STATED TASK - Set down the lines below exactly, from the line containing "The scene visible" through the last line, including both.

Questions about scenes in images
-------

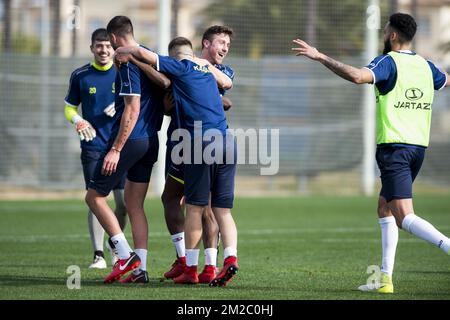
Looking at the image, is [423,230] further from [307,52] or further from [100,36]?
[100,36]

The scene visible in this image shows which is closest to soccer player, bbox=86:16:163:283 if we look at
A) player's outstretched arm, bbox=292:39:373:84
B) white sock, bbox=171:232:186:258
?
white sock, bbox=171:232:186:258

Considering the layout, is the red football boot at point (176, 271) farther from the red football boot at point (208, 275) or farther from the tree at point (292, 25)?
the tree at point (292, 25)

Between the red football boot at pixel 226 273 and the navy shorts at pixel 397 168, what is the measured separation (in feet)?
4.63

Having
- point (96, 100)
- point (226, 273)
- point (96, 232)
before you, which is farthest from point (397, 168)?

-------

OUTPUT OF THE EXERCISE -
The scene visible in this image shows which is closest to soccer player, bbox=86:16:163:283 if we look at
A) player's outstretched arm, bbox=292:39:373:84
B) white sock, bbox=171:232:186:258
?
white sock, bbox=171:232:186:258

Considering the layout, is the red football boot at point (176, 271) farther from the red football boot at point (208, 275) or farther from the tree at point (292, 25)?
the tree at point (292, 25)

Between the red football boot at pixel 226 273 and the navy shorts at pixel 397 168, what is the measured separation (in feet)?
4.63

Having
- point (96, 100)
- point (226, 273)
- point (96, 232)
before you, which is farthest from point (397, 168)?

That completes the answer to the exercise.